By 100 Hz or so, localization has kicked in and it becomes pretty easy to hear a bass note pulled to one side or the other if the FR is much different between the L and R. Upon listening more, there is ONE NOTE, the D-flat at 138 Hz, that pulls left a little and is annoying me.
At that frequency I am quite sure it is amplitude differences that matter the most to SS&I, so filtering differently between L and R to match responses using minimum-phase filters is valid.
With a 8.16 foot wavelength, the dimension corresponds to a floor/ceiling room mode. In that part of the room the ceiling is fully finished, so there is not much I can do to apply treatment to dampen it.
That note does NOT want to tame down. It involves a resonant peak, so the ringing involved makes it worse - it was unaffected by my front-of-room treatment. A single notch or high-Q.dip parametric filter does not control it effectively.
Tried boosting the R side _just a little_ to match. Tightening FR between L and R did tighten up imaging that involved bass and kick drums even further, but that note did not change.
Yes, I am well aware of the perils of boosting in that region, especially where a resonance is concerned. Looking into treatment options. Just experimenting.
I am betting than when I run Dirac, it will be resolved. But I would like to learn more about what is going on with it first.

I will post results.


----------



## Savjac (Apr 17, 2008)

In the past I have found that some of these brand named sub-woofers in the affordable range tend to have a good deal of cabinet ring at certain frequencies that has not been cured by the fiberfill material.
This can impart a hollow or woody sound to the music, again at some frequencies.
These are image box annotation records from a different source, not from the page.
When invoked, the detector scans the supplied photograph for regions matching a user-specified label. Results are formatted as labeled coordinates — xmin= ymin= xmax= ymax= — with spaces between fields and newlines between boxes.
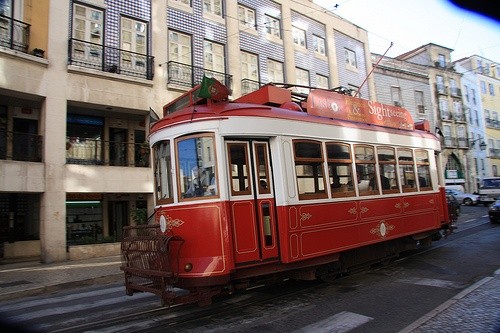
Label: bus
xmin=120 ymin=75 xmax=458 ymax=304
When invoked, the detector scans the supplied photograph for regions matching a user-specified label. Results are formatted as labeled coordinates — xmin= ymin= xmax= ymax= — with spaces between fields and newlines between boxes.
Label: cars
xmin=489 ymin=199 xmax=500 ymax=225
xmin=445 ymin=188 xmax=480 ymax=206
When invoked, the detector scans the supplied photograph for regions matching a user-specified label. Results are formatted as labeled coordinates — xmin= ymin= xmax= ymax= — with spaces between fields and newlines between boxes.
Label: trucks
xmin=478 ymin=177 xmax=500 ymax=205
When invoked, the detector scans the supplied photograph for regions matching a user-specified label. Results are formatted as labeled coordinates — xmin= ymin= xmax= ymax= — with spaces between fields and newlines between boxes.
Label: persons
xmin=331 ymin=164 xmax=427 ymax=192
xmin=180 ymin=164 xmax=216 ymax=197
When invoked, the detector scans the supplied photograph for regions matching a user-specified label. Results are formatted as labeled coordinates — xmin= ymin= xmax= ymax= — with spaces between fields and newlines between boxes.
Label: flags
xmin=197 ymin=75 xmax=227 ymax=102
xmin=148 ymin=108 xmax=160 ymax=124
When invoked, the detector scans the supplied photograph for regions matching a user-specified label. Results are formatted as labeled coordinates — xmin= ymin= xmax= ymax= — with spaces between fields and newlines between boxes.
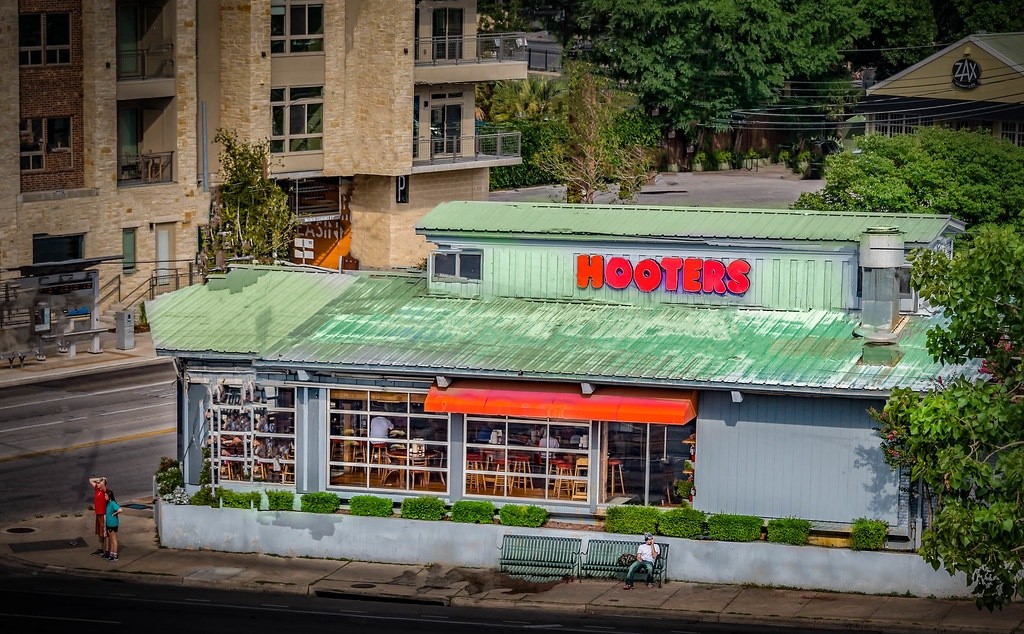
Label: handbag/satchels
xmin=617 ymin=553 xmax=636 ymax=567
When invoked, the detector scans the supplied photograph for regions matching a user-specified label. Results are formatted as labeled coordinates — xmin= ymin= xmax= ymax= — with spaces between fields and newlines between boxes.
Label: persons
xmin=88 ymin=477 xmax=111 ymax=559
xmin=369 ymin=409 xmax=396 ymax=448
xmin=478 ymin=422 xmax=496 ymax=440
xmin=103 ymin=490 xmax=123 ymax=561
xmin=622 ymin=534 xmax=661 ymax=589
xmin=539 ymin=429 xmax=560 ymax=463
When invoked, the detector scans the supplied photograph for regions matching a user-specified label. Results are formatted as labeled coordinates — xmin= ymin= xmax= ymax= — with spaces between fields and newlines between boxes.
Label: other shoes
xmin=101 ymin=551 xmax=110 ymax=559
xmin=623 ymin=584 xmax=634 ymax=589
xmin=91 ymin=548 xmax=104 ymax=556
xmin=113 ymin=553 xmax=119 ymax=561
xmin=648 ymin=583 xmax=653 ymax=588
xmin=107 ymin=552 xmax=114 ymax=560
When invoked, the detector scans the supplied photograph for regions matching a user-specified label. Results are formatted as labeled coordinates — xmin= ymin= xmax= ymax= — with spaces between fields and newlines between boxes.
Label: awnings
xmin=422 ymin=375 xmax=698 ymax=425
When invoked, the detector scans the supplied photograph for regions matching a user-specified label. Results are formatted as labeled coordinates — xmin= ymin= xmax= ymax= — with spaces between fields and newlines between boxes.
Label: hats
xmin=645 ymin=532 xmax=653 ymax=541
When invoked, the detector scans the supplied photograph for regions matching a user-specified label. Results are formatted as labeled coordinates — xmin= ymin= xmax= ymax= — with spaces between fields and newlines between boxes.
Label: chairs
xmin=409 ymin=458 xmax=429 ymax=490
xmin=571 ymin=457 xmax=588 ymax=501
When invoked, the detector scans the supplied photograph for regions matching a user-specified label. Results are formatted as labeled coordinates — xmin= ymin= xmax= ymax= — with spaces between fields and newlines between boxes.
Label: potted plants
xmin=717 ymin=152 xmax=733 ymax=169
xmin=692 ymin=152 xmax=707 ymax=171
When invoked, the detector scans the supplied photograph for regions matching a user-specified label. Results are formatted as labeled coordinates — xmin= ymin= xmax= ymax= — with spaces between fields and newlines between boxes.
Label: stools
xmin=0 ymin=351 xmax=18 ymax=370
xmin=16 ymin=347 xmax=40 ymax=369
xmin=221 ymin=443 xmax=627 ymax=502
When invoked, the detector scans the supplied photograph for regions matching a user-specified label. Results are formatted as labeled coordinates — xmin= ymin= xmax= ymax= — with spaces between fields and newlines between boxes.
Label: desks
xmin=386 ymin=448 xmax=438 ymax=488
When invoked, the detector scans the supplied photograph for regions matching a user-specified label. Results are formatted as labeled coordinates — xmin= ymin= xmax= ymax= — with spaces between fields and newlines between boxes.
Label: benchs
xmin=497 ymin=534 xmax=582 ymax=582
xmin=580 ymin=539 xmax=669 ymax=588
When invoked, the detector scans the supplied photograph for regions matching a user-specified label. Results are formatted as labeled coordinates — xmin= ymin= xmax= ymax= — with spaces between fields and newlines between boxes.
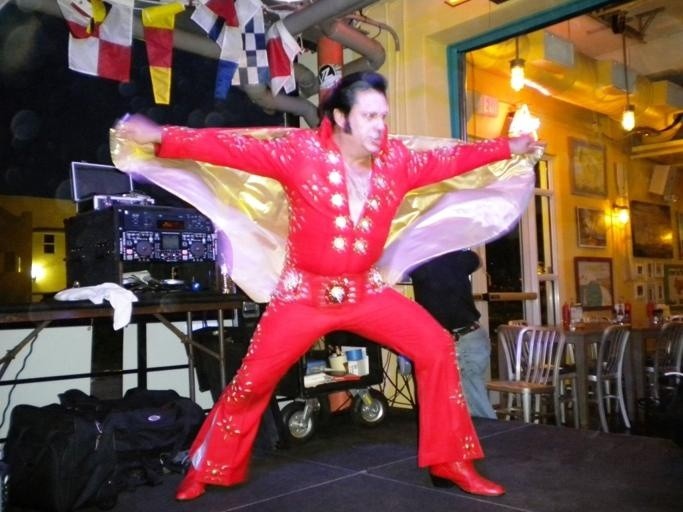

I know they are new to you but might I suggest some of the sticky back sonic barrier foam material that you can cut and then stick to the inside of your cabinet ?
It worked great for some of the subs I had bought or made. Danny Ritchie recommends them for the sub cabinets he designs and it seems to work well. I am not sure how much fiberfill can then be placed into the cabinet as it may too much usable space and limit the extension of the woofer. 

Just a thought.


----------



## AudiocRaver (Jun 6, 2012)

And a good thought, Savjac. I think the next step is figuring out exactly where that resonance is occurring.


----------